Car le hacker en question est un Algérien qui active sous le pseudonyme de « blackhunter.dz ». Il a revendiqué l'attaque et a dit faire partie du groupe d'action Dz-SeC Team. Le message, rédigé en arabe, disait : « la raison de cette attaque est la présence d'Israël. La loi d'internet ne protège pas l'ignorant. Merci à tous les pirates d'Algérie ».

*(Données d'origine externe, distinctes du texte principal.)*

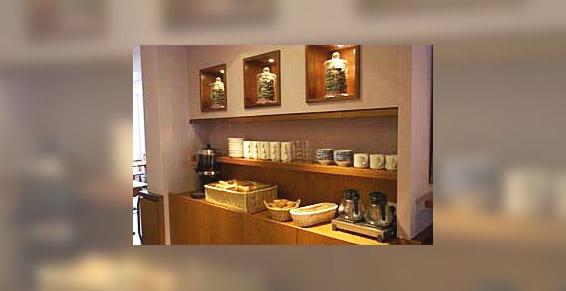 Buffet du petit-déjeuner à l'hôtel de la Rade à Brest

Ce piratage a beaucoup surpris les responsables du Belvoir Castle, qui n'ont pas compris pourquoi il a été choisi pour cible alors qu'il n'a rien à voir de près ou de loin avec Israël. «Nous n'avons rien à voir avec Israël ou le Moyen-Orient. Nous aidons simplement à organiser un pique-nique d'ours en peluche», une tradition annuelle, a expliqué un porte-parole. Le site est resté inaccessible jusqu'à la mi-journée de ce mercredi.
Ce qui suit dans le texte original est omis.